━━━ Data listing
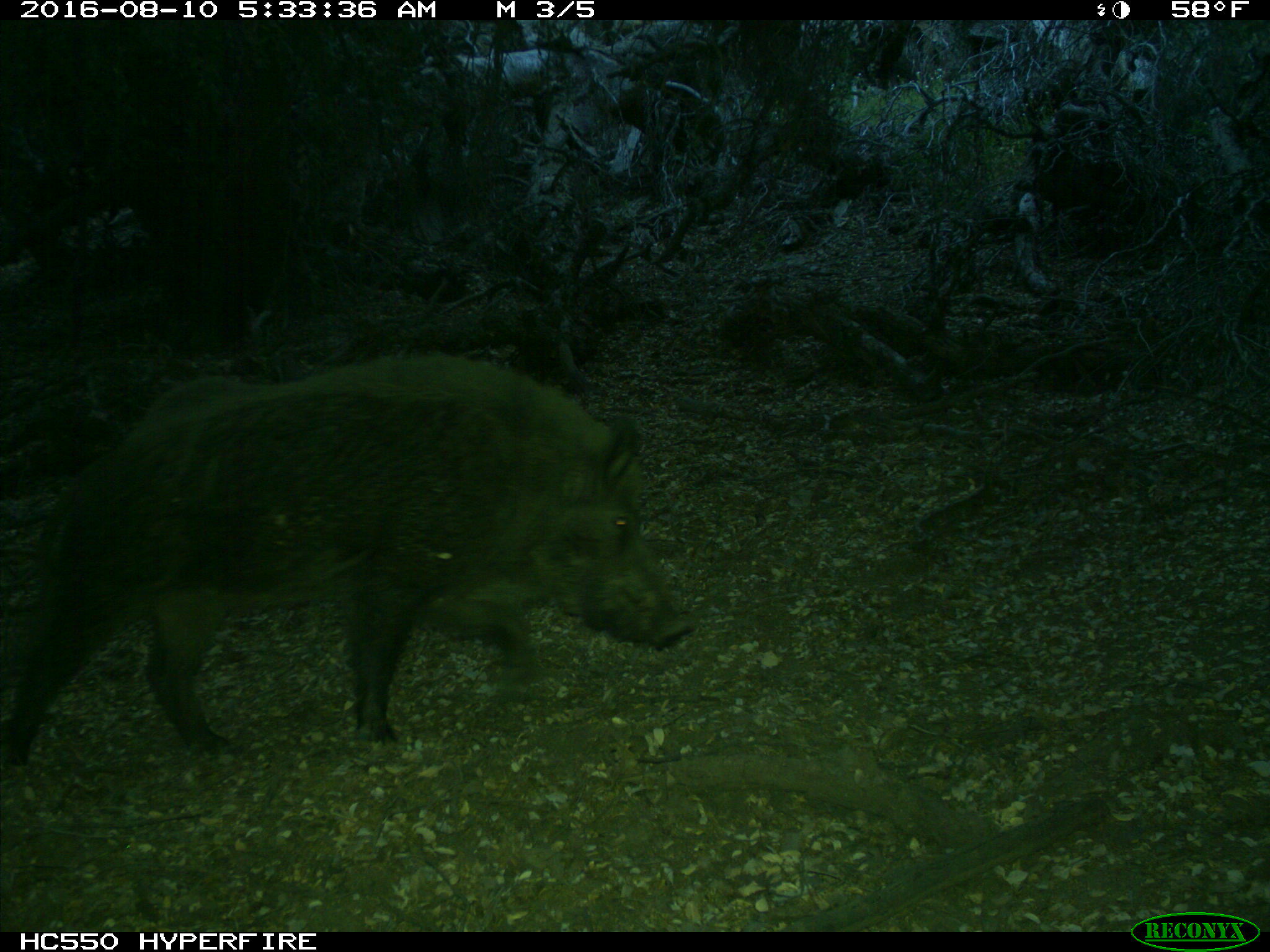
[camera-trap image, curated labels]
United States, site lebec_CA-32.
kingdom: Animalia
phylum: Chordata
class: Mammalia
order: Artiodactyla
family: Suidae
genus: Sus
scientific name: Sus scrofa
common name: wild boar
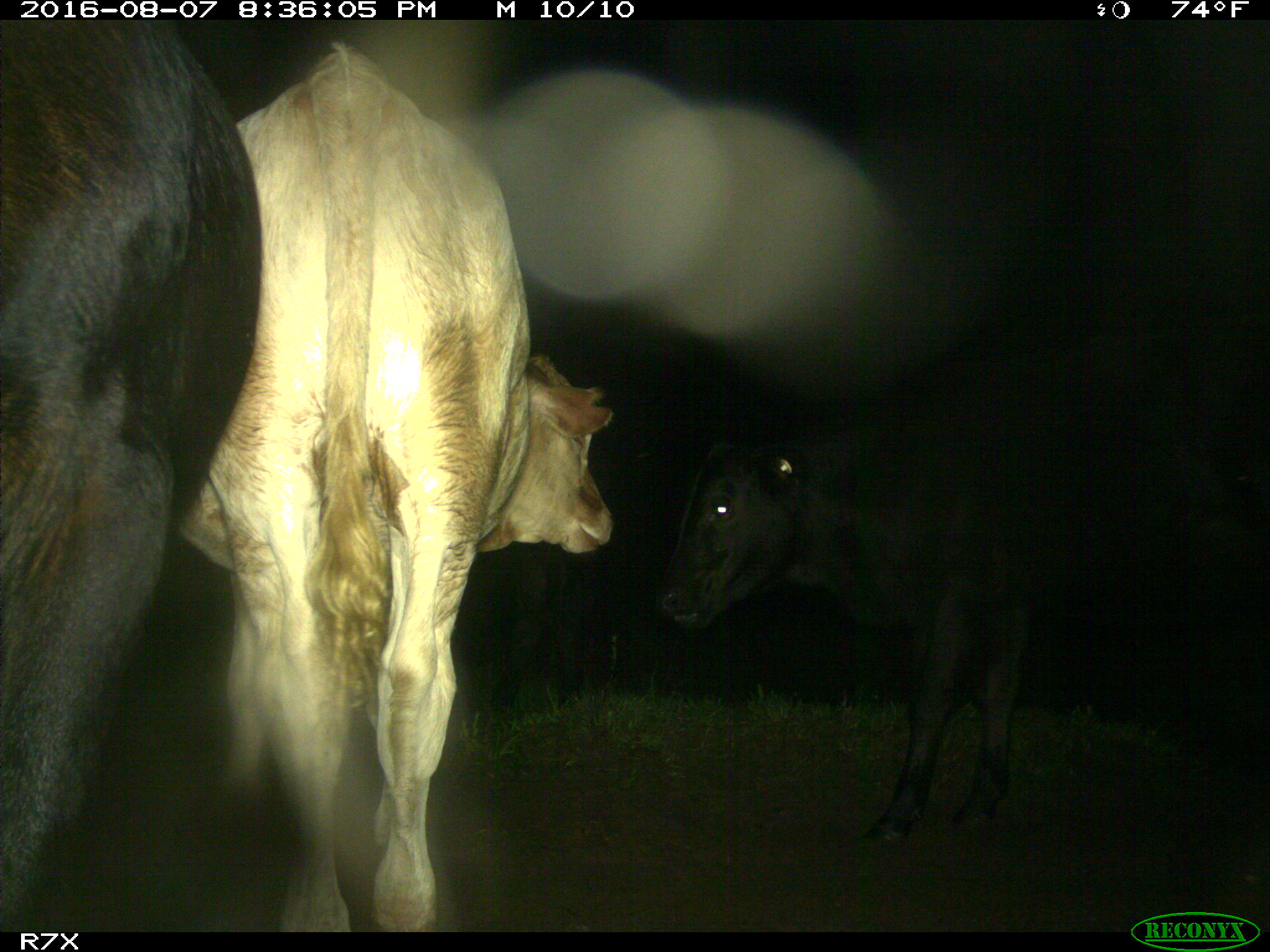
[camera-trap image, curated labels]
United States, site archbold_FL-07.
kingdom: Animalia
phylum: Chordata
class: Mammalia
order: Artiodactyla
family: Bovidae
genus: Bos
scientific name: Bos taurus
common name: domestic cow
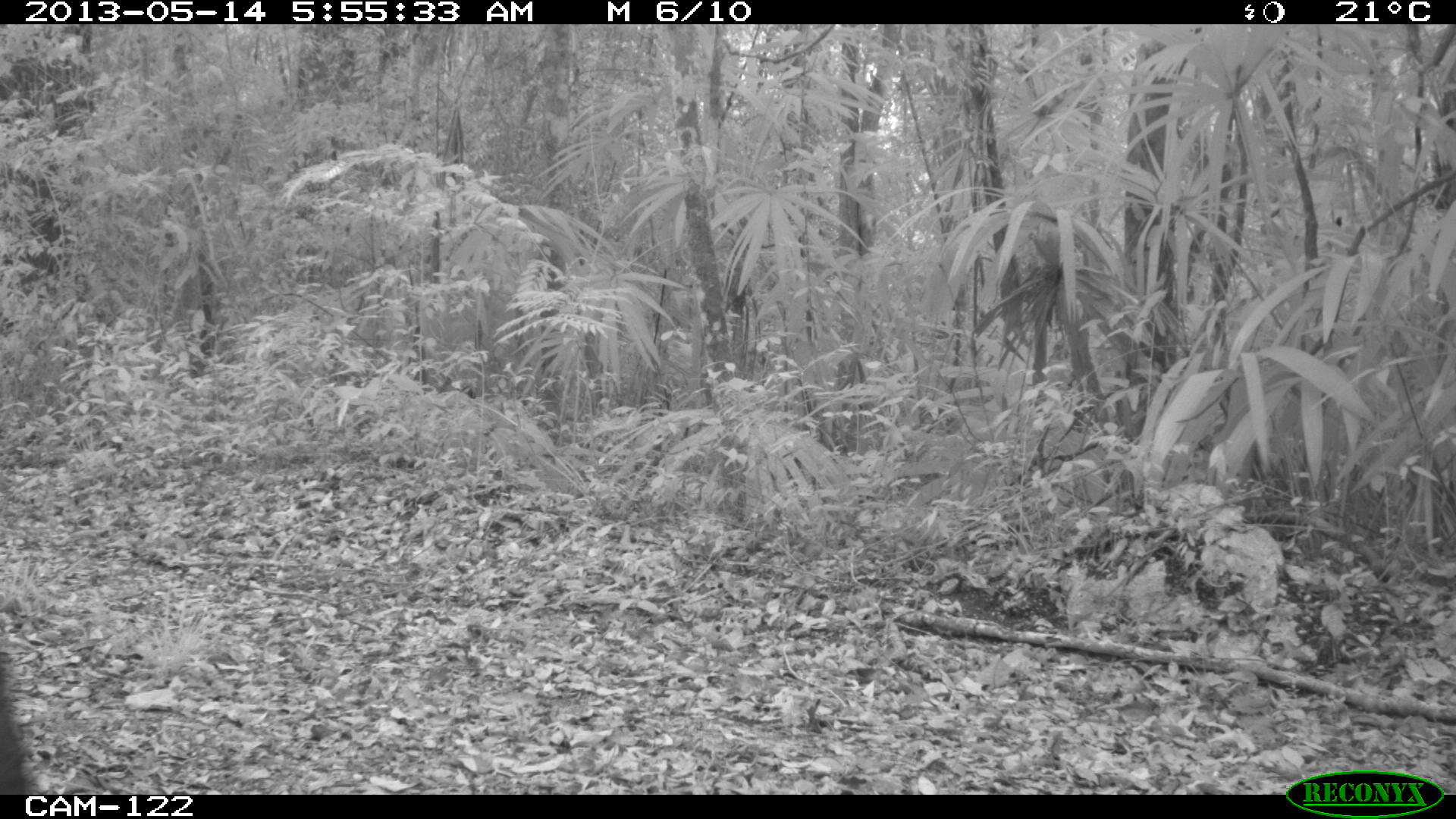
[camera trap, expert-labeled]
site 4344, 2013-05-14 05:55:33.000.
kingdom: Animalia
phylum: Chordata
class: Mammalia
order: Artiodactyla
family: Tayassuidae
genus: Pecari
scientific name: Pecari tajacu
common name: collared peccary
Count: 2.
━━━━━━
▶ _Required work_: Please output the entries above exactly, leaving out every picture.

▶ _Worked solution_:
[camera-trap image, curated labels]
United States, site lebec_CA-32.
kingdom: Animalia
phylum: Chordata
class: Mammalia
order: Artiodactyla
family: Suidae
genus: Sus
scientific name: Sus scrofa
common name: wild boar
[camera-trap image, curated labels]
United States, site archbold_FL-07.
kingdom: Animalia
phylum: Chordata
class: Mammalia
order: Artiodactyla
family: Bovidae
genus: Bos
scientific name: Bos taurus
common name: domestic cow
[camera trap, expert-labeled]
site 4344, 2013-05-14 05:55:33.000.
kingdom: Animalia
phylum: Chordata
class: Mammalia
order: Artiodactyla
family: Tayassuidae
genus: Pecari
scientific name: Pecari tajacu
common name: collared peccary
Count: 2.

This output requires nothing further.